The first successful example of Riga creative quarter was Andrejsala, which as a creative quarter existed several years starting from 2007. Currently, after the representatives of creative industries, its former tenants, moved away to other places in the city, it was transformed into a recreational area with entertainment venues, restaurants, and bars.
The second creative quarter appeared in Spīķeri district, where some of Andrejsala tenants, including Dirty Deal teatro and Dirty Deal café, which were a part of Dirty Deal independent cultural centre, co-existed with contemporary art gallery KIM? and quite famous META café for some more years. That time it was possible to see many independent theatrical performances there. Now there is a concert hall and different premises, which underwent a reconstruction and now are rented out to various shops and a film studio. A flea market is also held on this territory in warm seasons.

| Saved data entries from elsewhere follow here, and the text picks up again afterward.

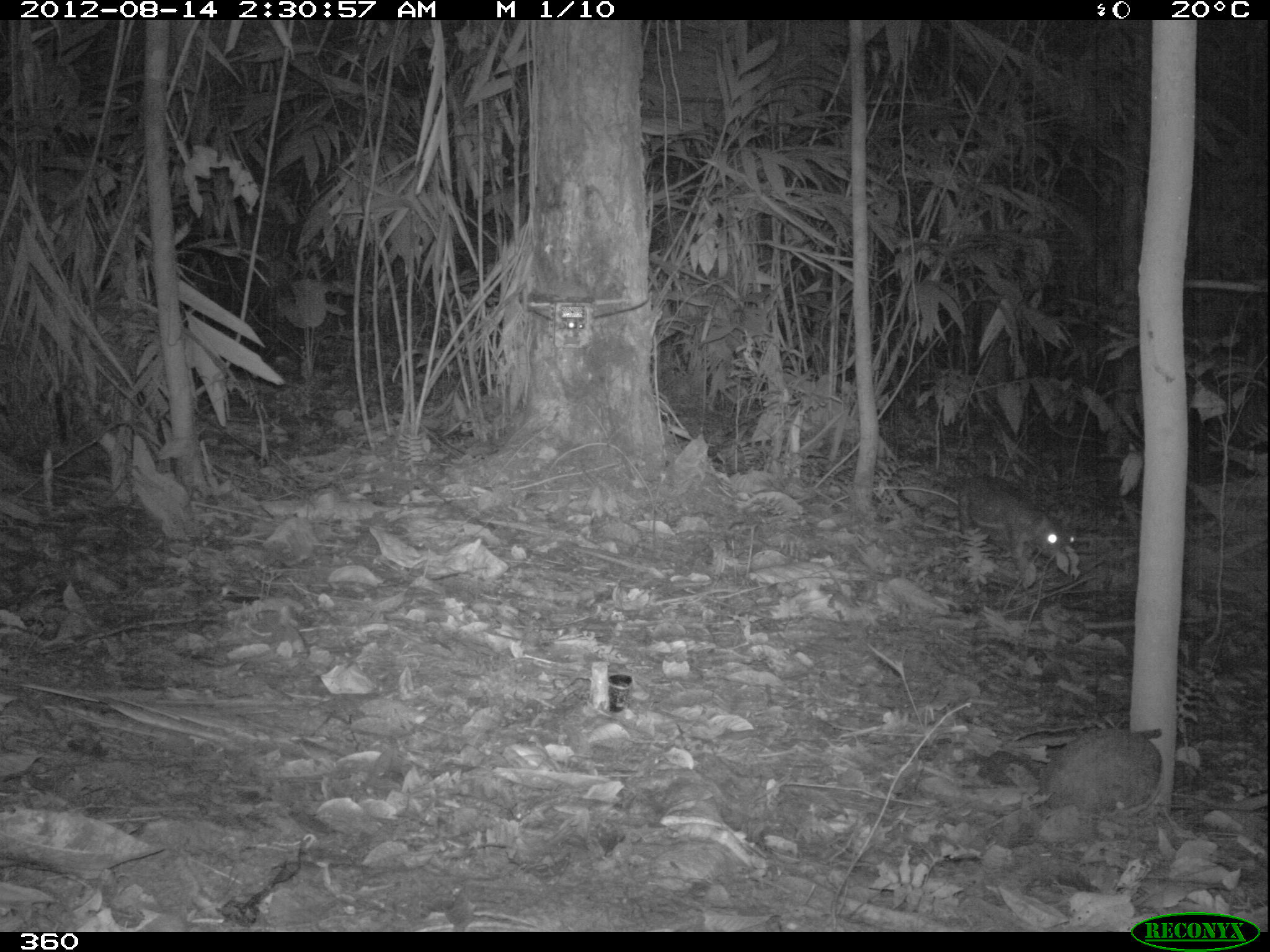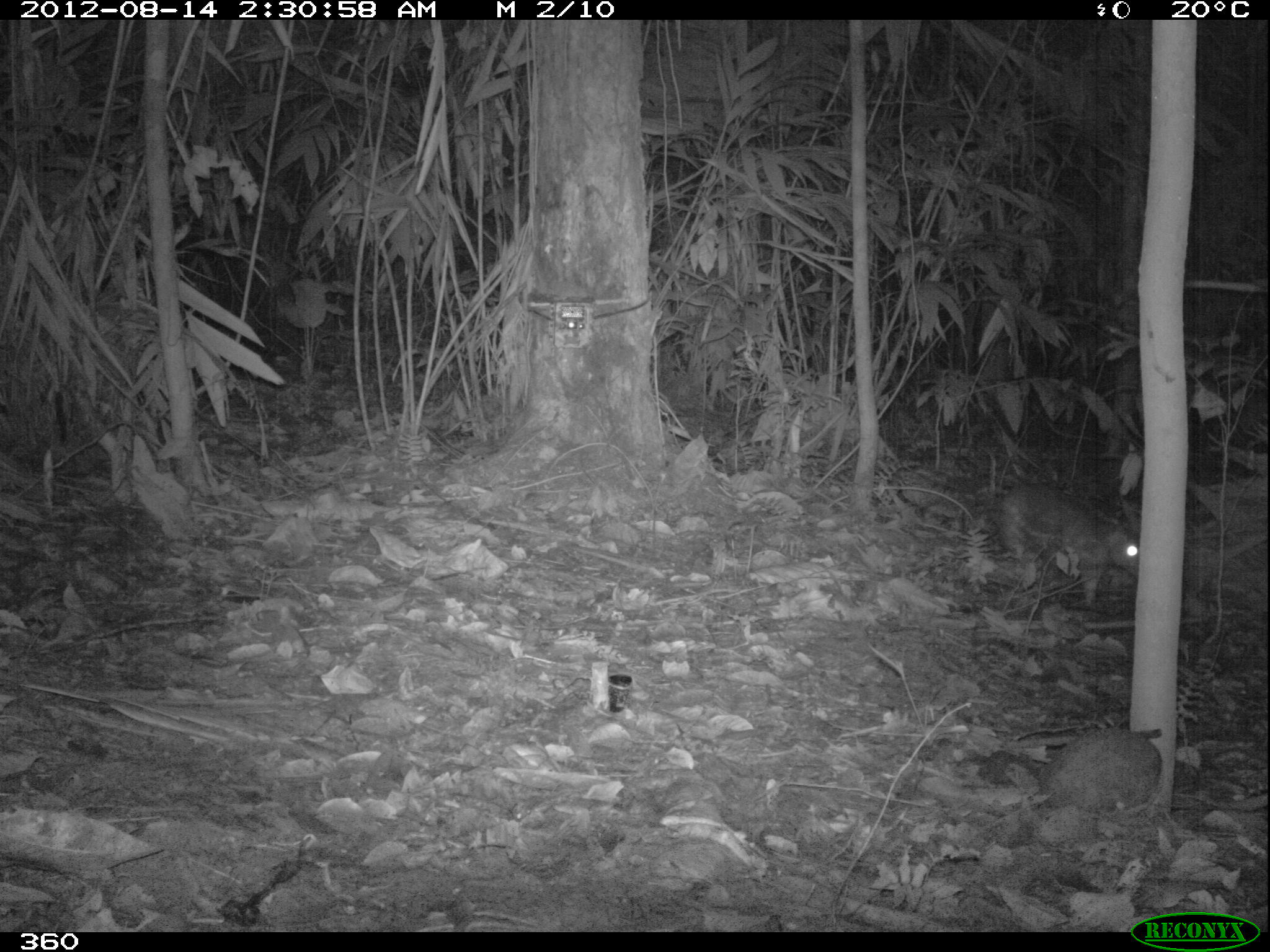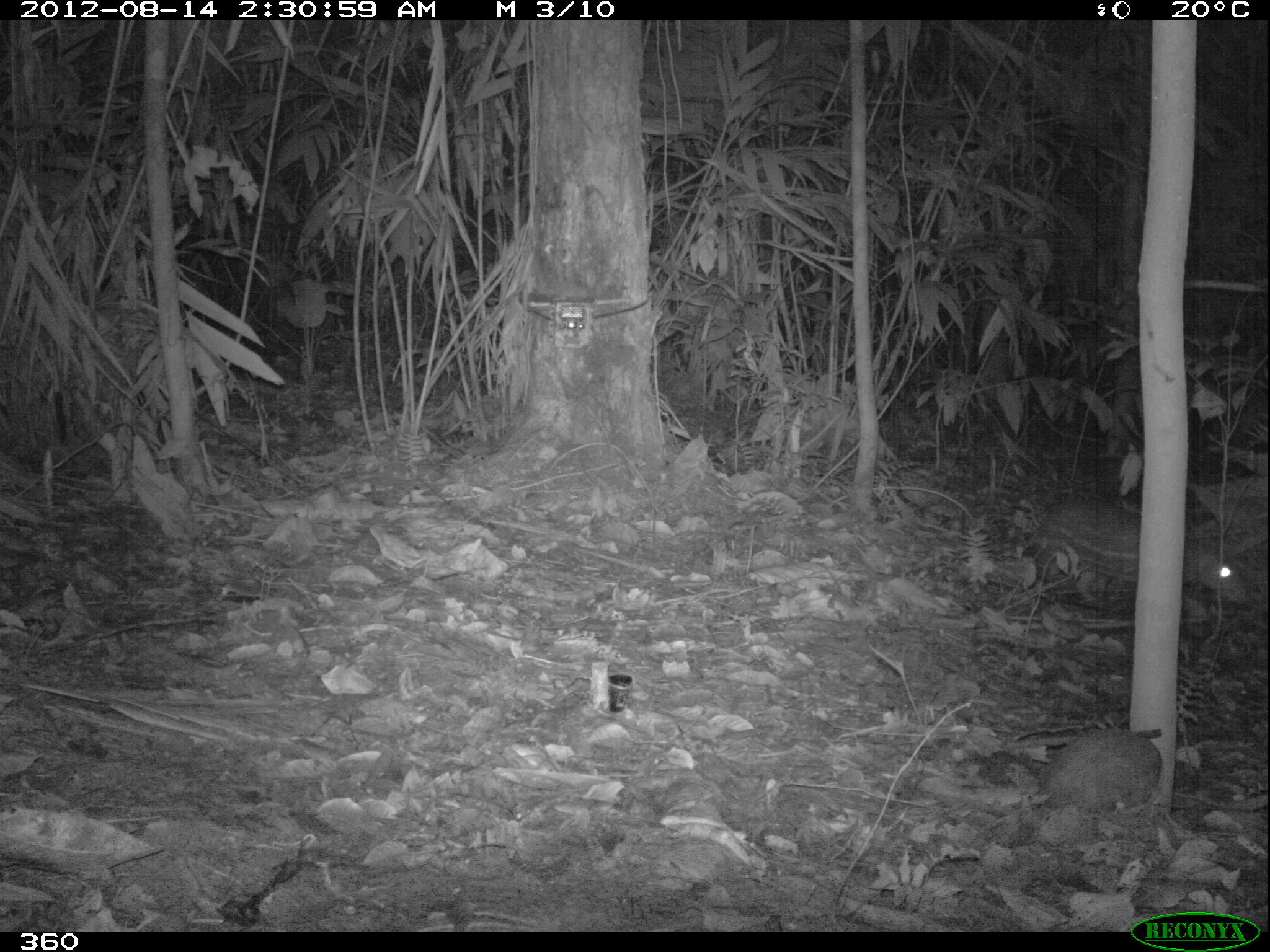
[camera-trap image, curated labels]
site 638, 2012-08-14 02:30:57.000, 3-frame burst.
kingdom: Animalia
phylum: Chordata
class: Mammalia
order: Rodentia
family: Cuniculidae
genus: Cuniculus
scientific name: Cuniculus paca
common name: spotted paca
Cuniculus paca (spotted paca).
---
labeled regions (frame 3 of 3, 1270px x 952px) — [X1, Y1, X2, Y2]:
cuniculus paca: [1031, 494, 1248, 606]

Another creative quarter was founded in VEF territory, which consists of former factory buildings with brick walls and very high ceilings. This hub for several years was a home to various artists and studios as well like independent furniture brand JUBKA and Totaldobže event space. This district was almost completely renovated and now is available for rent too for offices, non-commercial ogranisations and studios.
One more popular district is so called Miera street Republic, which in the mid 10s was proclaimed in internet media as one of the most famous hipster streets in Europe. It is not a creative quarter though, but it houses bars and shops, which might be considered as independent. Recently, nearby Tallinas quarter was established with various venues for music and art events. Riga circus festival chose it as one of the spots for its street circus shows. It is mostly popular among representatives of creative industries as a place for week-end time spending due to its quite late opening hours especially in the summer time.
Kalnciema quarter is also considered a creative quarter due to various open air concerts and exhibitions, which take place on its territory. Usually there is a farmer’s market held on weekends, where you can buy home made products and crafts.
The last but not least is Brasa creative quarter, where a creative activity took place too, including electronic music parties.
To conclude, renting out abandoned spaces to creative industries is usual worldwide practice, which is mutually beneficial for both the leaseholders and their tenants. The first ones get an opportunity to grow their projects, while the second ones are able to revitalise the area because of increased activity and arisen interest from the public. The only drawback of this model is its volatility for the tenants due to the short-term rent conditions, the necessity to invest without long-term opportunities, and need to find other places after the rent agreement is due.